While Customs and Border Protection separated migrant families entering the United States, HHS oversees caring for unaccompanied or separated children after they leave CBP custody.

HHS was not notified of the "zero tolerance" policy in advance because interagency channels for coordinating immigration policies across departments were not used, the report said. But key senior officials in the department also "did not act on staff's repeated warnings that family separations were occurring and might increase," the report said.

Because the agency lacked enough bed space, it was not always able to place separated children in its facilities within 72-hour window required by law, the inspector general said. The agency also struggled to identify separated children from children who came alone "because no procedures or systems had been established to track separated families across HHS and DHS for later reunification," the report said.

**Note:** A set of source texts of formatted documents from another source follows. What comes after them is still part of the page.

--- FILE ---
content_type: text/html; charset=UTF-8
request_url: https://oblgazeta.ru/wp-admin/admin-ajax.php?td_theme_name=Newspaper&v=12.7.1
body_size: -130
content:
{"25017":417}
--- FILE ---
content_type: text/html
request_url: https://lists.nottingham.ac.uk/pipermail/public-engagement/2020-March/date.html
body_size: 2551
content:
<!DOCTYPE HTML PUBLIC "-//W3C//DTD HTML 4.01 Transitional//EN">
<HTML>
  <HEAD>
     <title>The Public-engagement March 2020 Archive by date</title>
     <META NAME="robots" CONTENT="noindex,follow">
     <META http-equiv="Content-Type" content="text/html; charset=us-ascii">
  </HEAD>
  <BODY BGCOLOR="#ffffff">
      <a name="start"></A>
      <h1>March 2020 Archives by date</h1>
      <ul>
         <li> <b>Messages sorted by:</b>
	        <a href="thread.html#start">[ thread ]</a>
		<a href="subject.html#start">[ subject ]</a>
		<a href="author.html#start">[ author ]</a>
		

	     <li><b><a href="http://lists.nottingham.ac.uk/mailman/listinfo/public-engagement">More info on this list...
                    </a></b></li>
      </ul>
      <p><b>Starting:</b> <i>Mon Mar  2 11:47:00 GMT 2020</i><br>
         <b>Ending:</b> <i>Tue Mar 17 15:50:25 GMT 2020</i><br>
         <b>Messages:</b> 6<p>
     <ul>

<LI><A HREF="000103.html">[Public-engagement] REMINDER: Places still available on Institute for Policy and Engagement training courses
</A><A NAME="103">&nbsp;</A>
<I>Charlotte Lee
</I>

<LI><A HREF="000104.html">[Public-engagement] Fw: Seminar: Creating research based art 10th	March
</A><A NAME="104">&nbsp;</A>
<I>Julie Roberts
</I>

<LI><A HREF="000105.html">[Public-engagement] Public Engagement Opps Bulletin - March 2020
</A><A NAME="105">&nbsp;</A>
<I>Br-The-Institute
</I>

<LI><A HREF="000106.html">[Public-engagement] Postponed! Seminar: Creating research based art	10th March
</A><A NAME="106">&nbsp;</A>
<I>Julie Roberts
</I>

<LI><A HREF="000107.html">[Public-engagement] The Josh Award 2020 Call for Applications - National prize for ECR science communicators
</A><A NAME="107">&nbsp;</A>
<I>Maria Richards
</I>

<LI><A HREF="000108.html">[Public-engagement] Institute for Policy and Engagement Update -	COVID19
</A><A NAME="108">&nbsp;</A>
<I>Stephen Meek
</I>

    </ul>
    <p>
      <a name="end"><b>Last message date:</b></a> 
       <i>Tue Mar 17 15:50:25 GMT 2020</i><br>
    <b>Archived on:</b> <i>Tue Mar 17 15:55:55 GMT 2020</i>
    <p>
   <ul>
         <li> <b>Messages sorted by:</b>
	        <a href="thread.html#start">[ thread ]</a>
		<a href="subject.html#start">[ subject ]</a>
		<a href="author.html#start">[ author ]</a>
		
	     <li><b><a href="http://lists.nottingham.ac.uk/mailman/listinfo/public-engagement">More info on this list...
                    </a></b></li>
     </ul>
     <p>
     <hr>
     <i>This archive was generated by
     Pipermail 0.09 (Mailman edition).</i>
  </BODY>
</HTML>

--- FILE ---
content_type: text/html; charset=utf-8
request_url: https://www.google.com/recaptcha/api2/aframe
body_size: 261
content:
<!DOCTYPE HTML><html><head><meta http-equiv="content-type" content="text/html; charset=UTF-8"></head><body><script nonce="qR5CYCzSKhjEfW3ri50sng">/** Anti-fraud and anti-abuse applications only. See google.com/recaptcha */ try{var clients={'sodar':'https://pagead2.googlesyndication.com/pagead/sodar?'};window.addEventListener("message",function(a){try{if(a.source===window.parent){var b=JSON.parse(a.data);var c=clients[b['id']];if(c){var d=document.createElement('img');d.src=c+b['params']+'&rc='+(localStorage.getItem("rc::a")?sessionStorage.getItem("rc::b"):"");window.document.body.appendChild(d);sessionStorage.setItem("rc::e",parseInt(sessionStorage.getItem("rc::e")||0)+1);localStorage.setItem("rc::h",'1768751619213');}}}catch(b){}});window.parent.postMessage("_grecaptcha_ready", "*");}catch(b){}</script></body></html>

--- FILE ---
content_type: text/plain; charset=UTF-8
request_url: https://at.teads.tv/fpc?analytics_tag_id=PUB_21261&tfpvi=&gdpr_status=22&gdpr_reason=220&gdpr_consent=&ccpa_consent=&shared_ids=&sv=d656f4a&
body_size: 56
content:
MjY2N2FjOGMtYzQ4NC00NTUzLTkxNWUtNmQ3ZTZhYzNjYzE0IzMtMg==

The government watchdog said the agency has taken steps to improve the tracking of separated children and their placement, but those procedures remain "vulnerable to error."

HHS' Administration for Children and Families said in a statement following the report it was "mindful of the continued need to closely examine its policies and procedures and appreciates the on-going feedback and recommendations it has received from the Inspector General, Congress, grantees, advocates, and other stakeholders."

"As noted in the report, ORR is already taking steps toward implementing recommended changes that are within its statutory authorities," the statement said.

"The important work happening in each of the facilities and programs in the ORR network around the country — work ORR has done successfully since 2003 — takes an experienced team of competent, hardworking men and women dedicated to the welfare of the children," the statement said. "We treat the children in our care with dignity and respect, and deliver services to them in a compassionate and organized manner while we work expeditiously to unify each one with a suitable sponsor."

The statement added the agency will continue to work with DHS in a way that "prioritizes child welfare while attending to public safety and remains committed to providing technical assistance to its interagency partners on the child welfare impacts of immigration enforcement policy options when possible."

Maxwell said the inspector general's office interviewed hundreds of staff as well as senior officials, reviewed thousands of documents and conducted site visits at 45 care provider facilities in states including Arizona, California, Florida, Illinois, Maryland, New York, Oregon, Texas, Virginia and Washington.

The report recommended the agency pursue agreements with DHS and the Department of Justice to improve information sharing, improve communication with care facilities, that it further improve its ability to identify separated children and take steps to ensure children’s interests were prioritized.

The Trump administration systematically separated thousands of migrant children from their parents until June of 2018, when Trump signed an executive order effectively ending the policy and a federal judge ordered all the families to be reunited. The policy drew international and bipartisan outrage as images and audio of crying children and their parents spread around the world.

The American Civil Liberties Union, which has challenged the policy, said in October that an additional 1,500 children were separated than previously disclosed, bringing the tally to more than 4,000 from the roughly 2,700 children previously known to have been separated that year.

The civil rights group has said some children have continued to be separated for reasons as minor as a parent having a traffic citation.

During the news teleconference, Maxwell said a Dec. 2019 filing in that case said about 1,000 separations had happened since the June 2018 order.

In January of 2019, a previous report from the HHS inspector general found thousands more immigrant children were separated from their parents under the Trump administration than previously reported and that the total number of children separated was unknown.

Government watchdogs have published reports detailing multiple failures of the policy, including that the Department of Homeland Security lacked the technology to track the families and was unprepared for the scope of the policy.